Cinco
Well-Known Member
I always try to be "normal" and by normal I mean a functional and independent adult. But many times I find that hard, and some days (like today) I feel like doing absolutely nothing except sit in my room because I simply feel burned out.
I still live with my family but I try to be as independent as I can. I have my own car, my own job and I even buy my own groceries. But there's still things I need a lot of help with things. Mostly things that require some sort of knowledge or social interaction.
Like for example the other day I was going to buy some new oil for my car. I like cars but I know so little about them, even thought my older brother has a lot of cars and I sometimes help him fix them and so on I have never been able to wrap my head around the technicality of cars. Anyway I went to the clerk and said I needed new oil for my car and he started asking me technical questions about my car but I didn't know what to say. Luckily my brother stepped in and took over the talking. It was very awkward. He also helps me whenever I'm buying something seconds hand like a car since it involves a lot of talking and also some paperwork.
I also needed a lot of help getting a job but I did a lot of that myself with the help of the local government, there was a job counselor there who helped me very much and I don't think I would have gotten a job I like without her.
I feel so childish at times but I really don't know or understand how to act or behave as an adult. Normally people learn this by themselves or at least have someone to teach them but having aspergers it doesn't come naturally and I didn't have a proper father figure to teach me. It's weird because it feels like my friends- some who are younger than me -are growing past me, they're all adults while I still feel like a teenager.
I'm fairly confident most of the time but times like this I start think of the future, one day I'm not going to have my family around. I don't think I'll be able to live all by myself, even thought having my very own place that I can do what I want in when I want sounds very nice, all the responsibilities makes my head spin just thinking about it. So naturally I start to think about partnership, how if I can find a girlfriend who understand me and knows me that would be amazing and I can have someone I can give love and affection to.
But relationships also worries me, especially romantic ones. I don't think I've ever had a girlfriend or even dated, I've had female friends and there's been a few girls that's been interested in me but I have never really broke that "barrier" between just interest and dating, I just don't know what to do. I did meet a girl a year ago or so online who I really like and she likes me too but she lives in another country so we haven't met yet, we just chat and call each other once in a while. But I don't know where I'm going with her or if she even does, I can't tell for sure until we meet and even then I don't have my hopes up. She's very nice though.
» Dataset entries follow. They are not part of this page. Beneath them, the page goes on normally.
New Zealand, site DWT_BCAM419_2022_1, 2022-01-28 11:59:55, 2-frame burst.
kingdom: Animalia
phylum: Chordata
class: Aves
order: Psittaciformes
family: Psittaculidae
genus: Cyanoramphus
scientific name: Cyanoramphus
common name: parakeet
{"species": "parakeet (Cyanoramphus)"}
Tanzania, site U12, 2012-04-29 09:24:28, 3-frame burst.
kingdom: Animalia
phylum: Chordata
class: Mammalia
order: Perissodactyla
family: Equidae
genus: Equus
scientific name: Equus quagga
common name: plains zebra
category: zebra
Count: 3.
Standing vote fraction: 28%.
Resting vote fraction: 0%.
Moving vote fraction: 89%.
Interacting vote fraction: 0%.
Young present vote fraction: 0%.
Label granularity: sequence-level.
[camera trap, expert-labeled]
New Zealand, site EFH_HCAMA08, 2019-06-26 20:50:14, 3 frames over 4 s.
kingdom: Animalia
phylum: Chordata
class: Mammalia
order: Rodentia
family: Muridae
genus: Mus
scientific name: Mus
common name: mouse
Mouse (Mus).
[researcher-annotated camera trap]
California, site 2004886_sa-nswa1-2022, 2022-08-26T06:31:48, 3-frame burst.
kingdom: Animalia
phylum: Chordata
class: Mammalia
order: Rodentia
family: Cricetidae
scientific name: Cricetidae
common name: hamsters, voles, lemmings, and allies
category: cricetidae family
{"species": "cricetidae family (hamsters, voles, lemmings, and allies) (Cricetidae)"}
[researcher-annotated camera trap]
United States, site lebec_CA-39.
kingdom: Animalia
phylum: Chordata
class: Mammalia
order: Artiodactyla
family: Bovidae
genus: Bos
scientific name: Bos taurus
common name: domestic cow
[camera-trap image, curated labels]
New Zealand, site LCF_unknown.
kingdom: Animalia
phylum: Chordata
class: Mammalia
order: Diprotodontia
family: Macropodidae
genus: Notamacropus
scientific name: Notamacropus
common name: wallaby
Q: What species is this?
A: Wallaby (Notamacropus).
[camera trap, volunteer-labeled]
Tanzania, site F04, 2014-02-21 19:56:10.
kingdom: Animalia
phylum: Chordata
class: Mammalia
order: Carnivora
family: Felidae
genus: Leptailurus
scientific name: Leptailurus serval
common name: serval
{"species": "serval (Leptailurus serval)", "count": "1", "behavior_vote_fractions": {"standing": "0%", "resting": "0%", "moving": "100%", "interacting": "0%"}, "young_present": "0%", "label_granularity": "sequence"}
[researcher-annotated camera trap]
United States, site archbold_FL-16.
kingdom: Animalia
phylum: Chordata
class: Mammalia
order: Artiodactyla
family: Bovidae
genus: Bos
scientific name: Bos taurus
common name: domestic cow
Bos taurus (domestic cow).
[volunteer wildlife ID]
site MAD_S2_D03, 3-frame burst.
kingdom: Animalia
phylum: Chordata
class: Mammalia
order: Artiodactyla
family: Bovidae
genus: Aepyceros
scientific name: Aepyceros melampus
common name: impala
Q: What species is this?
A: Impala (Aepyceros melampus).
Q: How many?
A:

Am I just being anxious or is this a normal feeling for people with aspergers?
I still live with my family but I try to be as independent as I can. I have my own car, my own job and I even buy my own groceries. But there's still things I need a lot of help with things. Mostly things that require some sort of knowledge or social interaction.
Like for example the other day I was going to buy some new oil for my car. I like cars but I know so little about them, even thought my older brother has a lot of cars and I sometimes help him fix them and so on I have never been able to wrap my head around the technicality of cars. Anyway I went to the clerk and said I needed new oil for my car and he started asking me technical questions about my car but I didn't know what to say. Luckily my brother stepped in and took over the talking. It was very awkward. He also helps me whenever I'm buying something seconds hand like a car since it involves a lot of talking and also some paperwork.
I also needed a lot of help getting a job but I did a lot of that myself with the help of the local government, there was a job counselor there who helped me very much and I don't think I would have gotten a job I like without her.
I feel so childish at times but I really don't know or understand how to act or behave as an adult. Normally people learn this by themselves or at least have someone to teach them but having aspergers it doesn't come naturally and I didn't have a proper father figure to teach me. It's weird because it feels like my friends- some who are younger than me -are growing past me, they're all adults while I still feel like a teenager.
I'm fairly confident most of the time but times like this I start think of the future, one day I'm not going to have my family around. I don't think I'll be able to live all by myself, even thought having my very own place that I can do what I want in when I want sounds very nice, all the responsibilities makes my head spin just thinking about it. So naturally I start to think about partnership, how if I can find a girlfriend who understand me and knows me that would be amazing and I can have someone I can give love and affection to.
But relationships also worries me, especially romantic ones. I don't think I've ever had a girlfriend or even dated, I've had female friends and there's been a few girls that's been interested in me but I have never really broke that "barrier" between just interest and dating, I just don't know what to do. I did meet a girl a year ago or so online who I really like and she likes me too but she lives in another country so we haven't met yet, we just chat and call each other once in a while. But I don't know where I'm going with her or if she even does, I can't tell for sure until we meet and even then I don't have my hopes up. She's very nice though.
Am I just being anxious or is this a normal feeling for people with aspergers?